**SHORT EXERCISE:**
Locate the line containing "Compared to the" in the material below; repeat it and every line after it, exactly as written.

--------------------------------

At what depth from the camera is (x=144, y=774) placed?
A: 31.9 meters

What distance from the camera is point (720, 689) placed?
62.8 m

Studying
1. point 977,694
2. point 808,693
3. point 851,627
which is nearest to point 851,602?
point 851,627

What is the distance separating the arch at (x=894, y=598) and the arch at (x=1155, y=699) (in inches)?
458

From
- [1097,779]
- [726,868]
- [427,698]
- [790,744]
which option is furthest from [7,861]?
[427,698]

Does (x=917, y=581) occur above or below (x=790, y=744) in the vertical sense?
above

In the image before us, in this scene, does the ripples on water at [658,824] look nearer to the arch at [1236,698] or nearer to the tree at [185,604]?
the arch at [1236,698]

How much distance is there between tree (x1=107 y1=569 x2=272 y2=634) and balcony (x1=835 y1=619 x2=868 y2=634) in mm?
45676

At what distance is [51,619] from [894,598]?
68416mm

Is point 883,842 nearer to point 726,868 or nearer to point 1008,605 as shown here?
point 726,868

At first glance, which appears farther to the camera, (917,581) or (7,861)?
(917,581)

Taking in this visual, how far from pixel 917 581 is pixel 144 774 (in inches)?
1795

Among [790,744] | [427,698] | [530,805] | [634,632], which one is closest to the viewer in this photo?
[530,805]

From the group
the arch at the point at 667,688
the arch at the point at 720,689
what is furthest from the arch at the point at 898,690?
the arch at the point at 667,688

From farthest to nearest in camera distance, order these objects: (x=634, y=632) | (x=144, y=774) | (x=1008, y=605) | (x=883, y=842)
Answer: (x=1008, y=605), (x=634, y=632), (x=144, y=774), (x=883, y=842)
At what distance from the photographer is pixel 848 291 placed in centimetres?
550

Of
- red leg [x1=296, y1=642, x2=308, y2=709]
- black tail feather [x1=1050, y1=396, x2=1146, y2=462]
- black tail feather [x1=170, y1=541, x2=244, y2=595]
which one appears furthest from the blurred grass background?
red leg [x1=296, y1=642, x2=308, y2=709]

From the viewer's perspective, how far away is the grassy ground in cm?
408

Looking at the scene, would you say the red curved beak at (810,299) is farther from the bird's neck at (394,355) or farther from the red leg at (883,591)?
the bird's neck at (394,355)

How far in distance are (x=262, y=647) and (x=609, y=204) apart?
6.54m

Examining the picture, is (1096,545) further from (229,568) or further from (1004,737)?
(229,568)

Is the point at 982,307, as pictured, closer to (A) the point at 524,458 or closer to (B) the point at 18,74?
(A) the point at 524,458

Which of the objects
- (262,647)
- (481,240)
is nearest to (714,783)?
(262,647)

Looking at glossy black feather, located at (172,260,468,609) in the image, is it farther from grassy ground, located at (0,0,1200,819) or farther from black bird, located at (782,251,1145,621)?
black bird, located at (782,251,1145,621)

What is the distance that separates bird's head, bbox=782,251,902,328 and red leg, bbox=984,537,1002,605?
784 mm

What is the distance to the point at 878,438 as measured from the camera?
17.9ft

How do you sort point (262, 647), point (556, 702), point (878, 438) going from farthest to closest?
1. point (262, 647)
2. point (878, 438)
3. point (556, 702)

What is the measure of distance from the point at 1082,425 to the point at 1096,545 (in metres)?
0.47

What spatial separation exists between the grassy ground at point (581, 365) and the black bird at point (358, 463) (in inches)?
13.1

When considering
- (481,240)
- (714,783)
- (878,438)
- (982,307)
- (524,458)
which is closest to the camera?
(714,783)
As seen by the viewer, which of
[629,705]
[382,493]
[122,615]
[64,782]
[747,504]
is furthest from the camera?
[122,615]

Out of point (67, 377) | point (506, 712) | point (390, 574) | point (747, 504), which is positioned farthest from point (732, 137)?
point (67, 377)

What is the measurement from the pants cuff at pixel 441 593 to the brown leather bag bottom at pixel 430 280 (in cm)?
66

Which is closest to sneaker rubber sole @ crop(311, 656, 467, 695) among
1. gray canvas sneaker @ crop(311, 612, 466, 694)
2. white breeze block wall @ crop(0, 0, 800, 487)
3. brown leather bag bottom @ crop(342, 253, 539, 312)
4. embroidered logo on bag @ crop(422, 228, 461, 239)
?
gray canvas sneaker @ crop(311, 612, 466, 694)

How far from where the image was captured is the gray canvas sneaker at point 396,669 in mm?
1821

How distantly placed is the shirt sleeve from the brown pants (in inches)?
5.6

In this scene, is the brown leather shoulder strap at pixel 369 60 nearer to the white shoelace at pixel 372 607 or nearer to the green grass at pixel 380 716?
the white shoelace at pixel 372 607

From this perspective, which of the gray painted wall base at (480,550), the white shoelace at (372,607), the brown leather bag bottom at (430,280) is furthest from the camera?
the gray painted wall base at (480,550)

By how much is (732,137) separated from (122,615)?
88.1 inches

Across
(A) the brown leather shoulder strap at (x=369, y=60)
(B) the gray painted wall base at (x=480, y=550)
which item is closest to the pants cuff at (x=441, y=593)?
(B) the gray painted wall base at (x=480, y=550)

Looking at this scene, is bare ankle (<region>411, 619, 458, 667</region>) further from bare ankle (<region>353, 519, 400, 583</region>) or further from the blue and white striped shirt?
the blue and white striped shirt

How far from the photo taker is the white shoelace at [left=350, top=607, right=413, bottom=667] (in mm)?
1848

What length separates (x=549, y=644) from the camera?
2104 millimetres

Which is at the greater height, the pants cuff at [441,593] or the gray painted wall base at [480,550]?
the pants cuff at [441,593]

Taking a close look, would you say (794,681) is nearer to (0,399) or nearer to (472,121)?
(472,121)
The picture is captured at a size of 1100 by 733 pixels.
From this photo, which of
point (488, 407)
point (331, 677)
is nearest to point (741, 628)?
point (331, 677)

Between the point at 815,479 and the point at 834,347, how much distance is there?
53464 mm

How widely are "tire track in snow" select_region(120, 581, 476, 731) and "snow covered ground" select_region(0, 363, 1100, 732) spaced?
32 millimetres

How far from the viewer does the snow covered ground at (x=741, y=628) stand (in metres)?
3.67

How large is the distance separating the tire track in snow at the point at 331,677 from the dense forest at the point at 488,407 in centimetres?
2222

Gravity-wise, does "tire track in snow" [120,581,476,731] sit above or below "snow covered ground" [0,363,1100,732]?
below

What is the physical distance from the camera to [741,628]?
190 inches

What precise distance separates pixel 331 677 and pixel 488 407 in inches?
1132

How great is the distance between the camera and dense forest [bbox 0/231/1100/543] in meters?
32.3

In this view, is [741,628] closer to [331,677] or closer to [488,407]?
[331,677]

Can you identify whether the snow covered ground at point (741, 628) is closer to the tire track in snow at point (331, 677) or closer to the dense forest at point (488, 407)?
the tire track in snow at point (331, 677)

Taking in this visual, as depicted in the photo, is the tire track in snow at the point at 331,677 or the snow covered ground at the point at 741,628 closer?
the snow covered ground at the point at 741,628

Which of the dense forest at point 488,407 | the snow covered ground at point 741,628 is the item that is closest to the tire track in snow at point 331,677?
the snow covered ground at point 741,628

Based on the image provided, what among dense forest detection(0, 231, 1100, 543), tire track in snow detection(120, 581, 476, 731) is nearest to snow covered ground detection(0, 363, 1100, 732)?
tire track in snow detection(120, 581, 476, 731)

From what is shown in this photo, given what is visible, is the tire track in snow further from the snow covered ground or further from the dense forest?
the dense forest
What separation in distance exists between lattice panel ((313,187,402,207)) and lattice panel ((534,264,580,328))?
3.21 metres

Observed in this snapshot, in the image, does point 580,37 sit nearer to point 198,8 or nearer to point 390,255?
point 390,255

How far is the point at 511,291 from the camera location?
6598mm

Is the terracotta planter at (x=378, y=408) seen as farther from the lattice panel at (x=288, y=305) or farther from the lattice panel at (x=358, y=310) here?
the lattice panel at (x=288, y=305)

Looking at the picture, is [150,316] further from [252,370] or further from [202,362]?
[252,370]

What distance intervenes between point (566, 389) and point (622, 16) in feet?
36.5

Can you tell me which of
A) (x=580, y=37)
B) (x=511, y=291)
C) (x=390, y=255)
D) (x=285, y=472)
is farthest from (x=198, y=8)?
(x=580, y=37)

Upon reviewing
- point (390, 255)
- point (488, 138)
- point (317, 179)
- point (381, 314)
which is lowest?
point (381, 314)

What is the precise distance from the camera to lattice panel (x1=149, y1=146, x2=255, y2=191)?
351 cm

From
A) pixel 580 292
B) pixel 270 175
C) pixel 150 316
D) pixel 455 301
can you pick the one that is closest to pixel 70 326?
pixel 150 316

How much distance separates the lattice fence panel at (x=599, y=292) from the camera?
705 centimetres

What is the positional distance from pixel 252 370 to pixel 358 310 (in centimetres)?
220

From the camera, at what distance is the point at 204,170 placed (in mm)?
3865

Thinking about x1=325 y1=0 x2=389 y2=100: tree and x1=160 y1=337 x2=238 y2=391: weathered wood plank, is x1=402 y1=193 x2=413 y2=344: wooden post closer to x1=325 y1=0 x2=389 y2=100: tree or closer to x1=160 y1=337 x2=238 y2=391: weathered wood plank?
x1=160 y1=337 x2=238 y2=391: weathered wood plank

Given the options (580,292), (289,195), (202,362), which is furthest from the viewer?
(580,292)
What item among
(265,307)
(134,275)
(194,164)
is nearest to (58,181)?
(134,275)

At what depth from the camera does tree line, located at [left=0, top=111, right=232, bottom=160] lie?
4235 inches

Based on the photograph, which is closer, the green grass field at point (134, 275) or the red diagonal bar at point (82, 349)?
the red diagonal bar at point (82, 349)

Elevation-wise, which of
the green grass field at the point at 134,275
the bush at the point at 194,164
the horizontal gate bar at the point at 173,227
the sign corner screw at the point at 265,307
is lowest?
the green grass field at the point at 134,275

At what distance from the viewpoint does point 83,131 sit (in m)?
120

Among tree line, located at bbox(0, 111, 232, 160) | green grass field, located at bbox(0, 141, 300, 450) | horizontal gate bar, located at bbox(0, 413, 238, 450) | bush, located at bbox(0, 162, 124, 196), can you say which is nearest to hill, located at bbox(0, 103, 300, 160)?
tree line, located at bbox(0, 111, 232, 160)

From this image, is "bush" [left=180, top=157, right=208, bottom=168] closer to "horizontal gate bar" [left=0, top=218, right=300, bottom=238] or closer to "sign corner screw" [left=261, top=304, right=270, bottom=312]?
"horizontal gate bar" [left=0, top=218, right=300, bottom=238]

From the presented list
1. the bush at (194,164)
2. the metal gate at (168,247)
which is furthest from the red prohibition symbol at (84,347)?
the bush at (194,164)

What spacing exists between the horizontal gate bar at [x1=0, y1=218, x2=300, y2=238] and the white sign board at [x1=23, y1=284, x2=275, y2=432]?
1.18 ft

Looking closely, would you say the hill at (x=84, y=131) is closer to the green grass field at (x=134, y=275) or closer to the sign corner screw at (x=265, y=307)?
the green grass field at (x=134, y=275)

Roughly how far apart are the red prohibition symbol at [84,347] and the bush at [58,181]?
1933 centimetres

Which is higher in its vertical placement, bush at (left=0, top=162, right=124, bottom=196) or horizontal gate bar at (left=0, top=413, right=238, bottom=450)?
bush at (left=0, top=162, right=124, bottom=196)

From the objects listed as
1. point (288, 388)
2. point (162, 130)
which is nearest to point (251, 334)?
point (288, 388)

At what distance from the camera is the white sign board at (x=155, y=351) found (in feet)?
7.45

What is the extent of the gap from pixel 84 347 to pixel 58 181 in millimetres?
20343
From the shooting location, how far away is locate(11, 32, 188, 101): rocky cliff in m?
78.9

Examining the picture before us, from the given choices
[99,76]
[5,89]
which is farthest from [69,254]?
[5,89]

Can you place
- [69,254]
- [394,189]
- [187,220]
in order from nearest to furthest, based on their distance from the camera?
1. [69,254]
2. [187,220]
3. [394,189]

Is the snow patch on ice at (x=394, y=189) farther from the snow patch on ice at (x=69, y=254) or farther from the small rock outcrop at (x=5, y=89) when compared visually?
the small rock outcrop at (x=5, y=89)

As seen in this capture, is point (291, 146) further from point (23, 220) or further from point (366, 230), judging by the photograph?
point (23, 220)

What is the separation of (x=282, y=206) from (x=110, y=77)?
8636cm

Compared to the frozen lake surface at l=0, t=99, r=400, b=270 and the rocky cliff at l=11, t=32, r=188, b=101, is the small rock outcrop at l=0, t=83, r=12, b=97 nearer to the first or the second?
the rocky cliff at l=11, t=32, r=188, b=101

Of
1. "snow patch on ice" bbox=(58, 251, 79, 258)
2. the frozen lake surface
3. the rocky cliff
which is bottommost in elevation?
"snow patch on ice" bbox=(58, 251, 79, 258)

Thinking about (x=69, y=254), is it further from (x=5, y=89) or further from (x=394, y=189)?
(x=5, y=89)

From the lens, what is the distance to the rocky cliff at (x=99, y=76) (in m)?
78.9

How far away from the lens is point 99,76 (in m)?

--------------------------------

**EXERCISE SOLUTION:**
Compared to the frozen lake surface at l=0, t=99, r=400, b=270 and the rocky cliff at l=11, t=32, r=188, b=101, is the small rock outcrop at l=0, t=83, r=12, b=97 nearer to the first or the second?
the rocky cliff at l=11, t=32, r=188, b=101

Of
1. "snow patch on ice" bbox=(58, 251, 79, 258)
2. the frozen lake surface
3. the rocky cliff
which is bottommost in elevation?
"snow patch on ice" bbox=(58, 251, 79, 258)

Thinking about (x=69, y=254), is it further from (x=5, y=89) or further from (x=394, y=189)?
(x=5, y=89)

From the lens, what is the distance to the rocky cliff at (x=99, y=76) (in m)?
78.9

How far away from the lens is point 99,76 (in m)?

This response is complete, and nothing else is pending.